EXERCISES TO COMPLETE:
**a)** Copy the review of Chu's book word for word, from "However, what this" up to and including "could be essential.".
**b)** Carry the review of Chu's book forward, starting right after its final sentence.

The book’s biggest problem
I, of course, read this book as a theologian (and as one who has worked hard at theological reflection on these kinds of issues). So it shouldn’t be surprising that I would be troubled by Chu’s lack of theological reflection.
At one point, Chu quotes a leader in the Evangelical Covenant Church (a largely anti-gay denomination that he profiles in a sympathetic and insightful way): “The conservative side wants to talk about the Bible. The other side is sharing stories. You can tell stories all day long, and they’re wonderful and they’re valuable, but for people who think the Bible says no to this issue, it’s not going to change anything” (page 195).
Since Chu includes this quote in his book, it seems fair to infer that he, to the contrary, thinks it is a good idea to “tell stories all day long.” Perhaps this is because he thinks debates about the Bible are a dead end. Perhaps he is not expecting to “change anything” with the conservatives (though because of what I mention above about the structure of his book, I find it doubtful that he’s not trying to persuade). And I do think the stories are great, as I have said.
However, what this book fails to do is give us a sense—both practically and theologically—of why these issues have become so extraordinarily conflictual. He presents cracks in the wall of evangelical anti-gay ideology, but he doesn’t really give us clues as to what has created that wall and what keeps it largely in place. This is where theological reflection (and, probably, philosophical, psychological, and anthropological reflection) could be essential.
As it stands, Chu’s book is mostly a feel-good, empathetic, respectful, and perceptive description of the terrain. But scratch the surface a bit (and it’s not like Chu denies or tries to cover this up), and we see profound pain. LGBTQ Christians have suffered mightily because of churches’ hostility toward them. The stubbornness, even cold-heartedness that lurks just under the surface of many of Chu’s stories on the part of the hostile ones must also be a source of great pain for those people themselves.

ENTRIES PROVIDED:
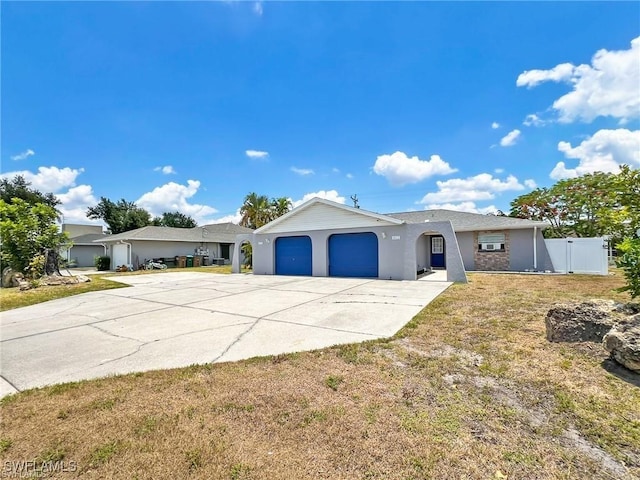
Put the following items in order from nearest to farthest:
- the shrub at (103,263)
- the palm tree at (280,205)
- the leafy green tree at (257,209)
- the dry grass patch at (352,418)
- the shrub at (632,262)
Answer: the dry grass patch at (352,418), the shrub at (632,262), the shrub at (103,263), the leafy green tree at (257,209), the palm tree at (280,205)

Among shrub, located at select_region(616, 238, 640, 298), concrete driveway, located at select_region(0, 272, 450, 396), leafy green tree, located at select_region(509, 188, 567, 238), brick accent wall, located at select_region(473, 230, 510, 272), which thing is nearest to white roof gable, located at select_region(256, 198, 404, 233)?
concrete driveway, located at select_region(0, 272, 450, 396)

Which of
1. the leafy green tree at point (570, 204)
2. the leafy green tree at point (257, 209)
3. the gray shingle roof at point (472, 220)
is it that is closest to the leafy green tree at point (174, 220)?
the leafy green tree at point (257, 209)

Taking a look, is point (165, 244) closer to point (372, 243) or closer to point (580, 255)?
point (372, 243)

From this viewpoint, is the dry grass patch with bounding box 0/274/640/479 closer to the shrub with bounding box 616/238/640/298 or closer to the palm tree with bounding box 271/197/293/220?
the shrub with bounding box 616/238/640/298

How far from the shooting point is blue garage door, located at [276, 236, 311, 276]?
16.7 m

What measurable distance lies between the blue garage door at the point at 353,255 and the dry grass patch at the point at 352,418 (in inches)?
419

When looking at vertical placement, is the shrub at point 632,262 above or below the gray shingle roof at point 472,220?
below

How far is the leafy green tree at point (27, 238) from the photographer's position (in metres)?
13.7

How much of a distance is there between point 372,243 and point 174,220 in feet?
128

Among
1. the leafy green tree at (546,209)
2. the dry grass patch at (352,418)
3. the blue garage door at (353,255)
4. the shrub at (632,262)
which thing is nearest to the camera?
the dry grass patch at (352,418)

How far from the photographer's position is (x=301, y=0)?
31.7ft

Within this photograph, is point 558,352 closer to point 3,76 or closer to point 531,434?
point 531,434

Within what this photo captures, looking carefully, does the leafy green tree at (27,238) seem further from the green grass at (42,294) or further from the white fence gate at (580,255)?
the white fence gate at (580,255)

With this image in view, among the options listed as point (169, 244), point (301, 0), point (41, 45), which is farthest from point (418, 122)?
point (169, 244)
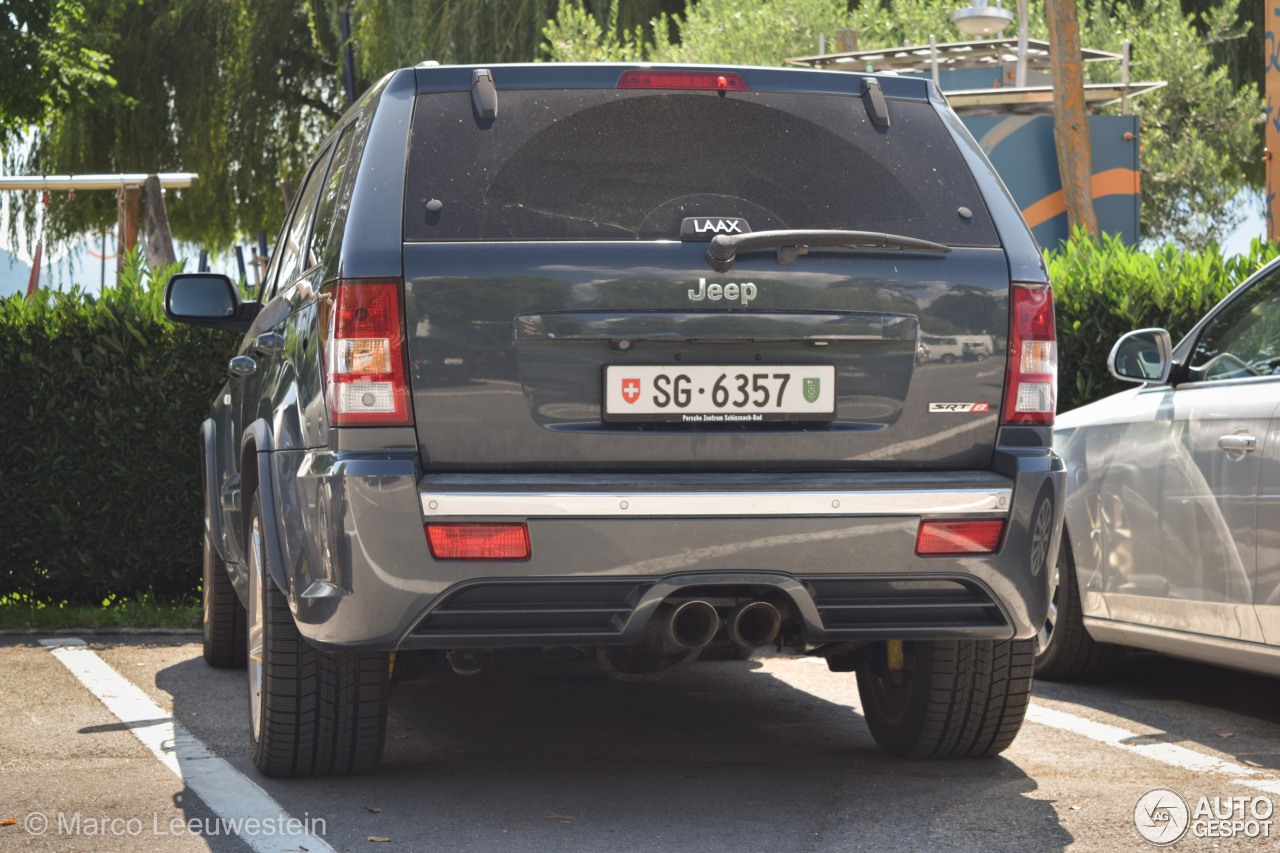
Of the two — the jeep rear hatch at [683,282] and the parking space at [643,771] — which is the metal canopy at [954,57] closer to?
the parking space at [643,771]

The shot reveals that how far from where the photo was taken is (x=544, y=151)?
4.52 metres

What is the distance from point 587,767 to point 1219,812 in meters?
1.77

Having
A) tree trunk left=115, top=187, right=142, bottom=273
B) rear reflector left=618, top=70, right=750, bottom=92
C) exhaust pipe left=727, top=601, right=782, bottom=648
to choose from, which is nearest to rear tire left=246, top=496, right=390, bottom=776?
exhaust pipe left=727, top=601, right=782, bottom=648

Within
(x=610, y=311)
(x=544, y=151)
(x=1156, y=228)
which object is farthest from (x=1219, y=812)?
(x=1156, y=228)

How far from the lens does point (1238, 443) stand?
18.5 feet

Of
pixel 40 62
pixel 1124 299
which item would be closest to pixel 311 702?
pixel 1124 299

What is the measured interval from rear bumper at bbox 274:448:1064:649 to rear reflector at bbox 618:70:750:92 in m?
1.09

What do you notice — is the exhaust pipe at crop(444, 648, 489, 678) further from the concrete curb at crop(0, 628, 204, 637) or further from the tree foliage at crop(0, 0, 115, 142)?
the tree foliage at crop(0, 0, 115, 142)

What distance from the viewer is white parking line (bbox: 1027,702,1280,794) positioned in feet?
16.8

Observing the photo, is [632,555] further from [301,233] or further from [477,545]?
[301,233]

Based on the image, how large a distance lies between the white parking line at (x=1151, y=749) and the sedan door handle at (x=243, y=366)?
2903mm

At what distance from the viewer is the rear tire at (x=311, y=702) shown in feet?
15.6

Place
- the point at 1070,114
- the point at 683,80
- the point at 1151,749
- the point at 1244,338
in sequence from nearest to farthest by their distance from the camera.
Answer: the point at 683,80, the point at 1151,749, the point at 1244,338, the point at 1070,114

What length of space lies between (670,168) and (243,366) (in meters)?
1.83
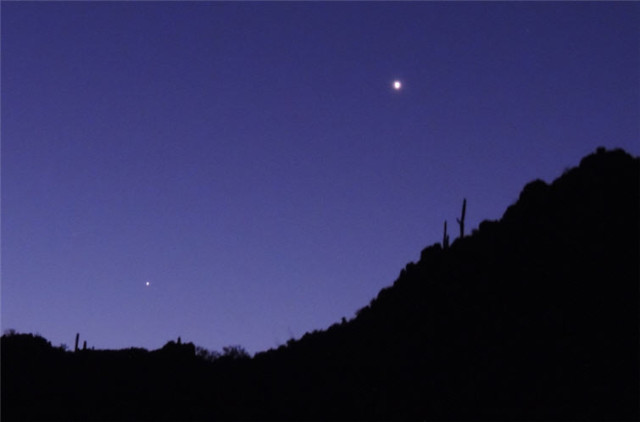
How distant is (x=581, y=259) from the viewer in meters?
29.4

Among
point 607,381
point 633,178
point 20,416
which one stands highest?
point 633,178

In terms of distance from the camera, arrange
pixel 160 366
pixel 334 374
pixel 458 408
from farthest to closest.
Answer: pixel 160 366, pixel 334 374, pixel 458 408

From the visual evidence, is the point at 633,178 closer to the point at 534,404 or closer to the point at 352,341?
the point at 534,404

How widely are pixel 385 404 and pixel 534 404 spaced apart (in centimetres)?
723

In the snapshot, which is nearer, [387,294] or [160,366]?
[387,294]

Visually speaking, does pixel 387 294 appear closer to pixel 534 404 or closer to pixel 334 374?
pixel 334 374

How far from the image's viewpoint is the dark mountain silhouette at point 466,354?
25312 mm

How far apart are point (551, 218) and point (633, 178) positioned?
12.7ft

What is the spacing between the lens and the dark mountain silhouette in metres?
25.3

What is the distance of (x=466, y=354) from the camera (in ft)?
97.8

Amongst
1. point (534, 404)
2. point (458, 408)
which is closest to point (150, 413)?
point (458, 408)

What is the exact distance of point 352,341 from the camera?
3862 cm

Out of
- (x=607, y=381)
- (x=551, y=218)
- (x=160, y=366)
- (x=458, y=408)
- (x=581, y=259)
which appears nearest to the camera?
(x=607, y=381)

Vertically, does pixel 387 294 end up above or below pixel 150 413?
above
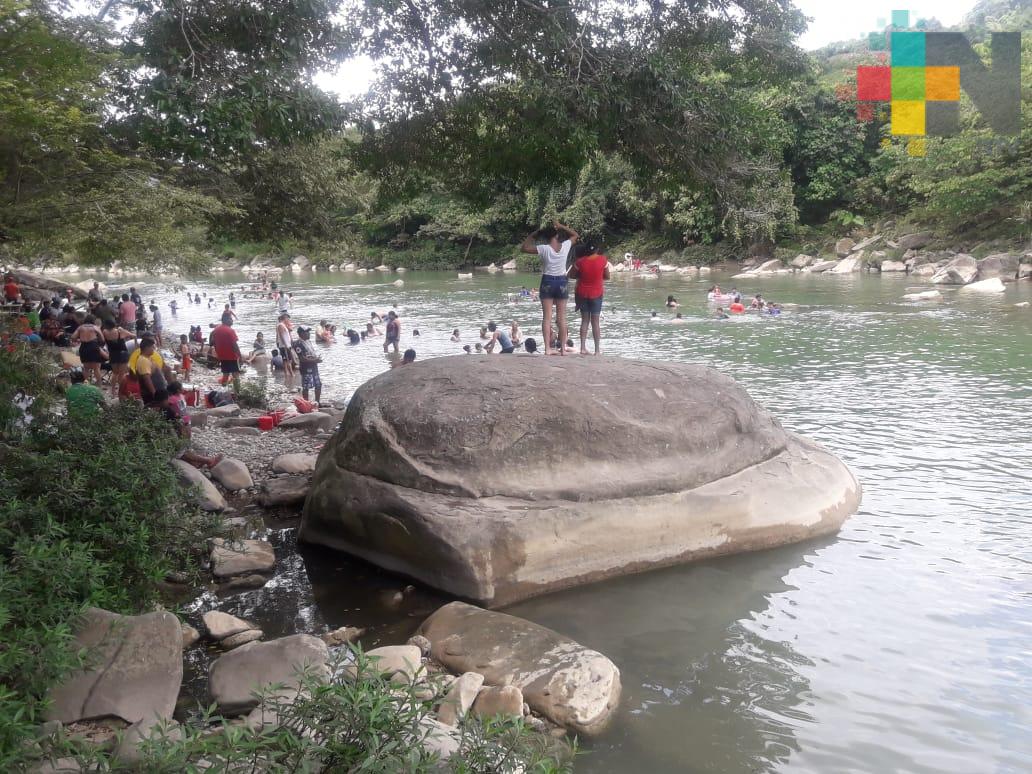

OUTPUTS BY TASK:
**a)**
However, what this book fails to do is give us a sense—both practically and theologically—of why these issues have become so extraordinarily conflictual. He presents cracks in the wall of evangelical anti-gay ideology, but he doesn’t really give us clues as to what has created that wall and what keeps it largely in place. This is where theological reflection (and, probably, philosophical, psychological, and anthropological reflection) could be essential.

**b)**
At some point, we need more help in understanding the sources, the on-going dynamics, the reasons for why Christians, especially evangelical Christians, have drawn such a line in the sand, a line with profound costs across the board, really, for just about all Christians in North America. I don’t mean to criticize Chu for not writing the book I wish he had. What he has contributed is helpful. But he has stimulated me to imagine something more.
That Chu has an intuition about the centrality of theology is perhaps apparent in his comments at the end of his conclusion when he laments what he calls the “Hinduization” of Christianity where we all have different gods. But unlike Hindus, we Christians each insist on calling our god God. I actually think this insistence provides one glimmer of hope in the broader struggle.
I think all Christians would agree that some views of God are better than others. Such an agreement could provide the basis for a conversation about our theology, and help us identify what the actual differences are. Maybe such clarity would simply lead to an honest parting of ways—which may be an improvement over what we have now. But I would like to imagine that such clarity has at least a little potential to lead to some actual metaphysical therapy where we move together toward common understandings of deep theology that could lead to genuine healing.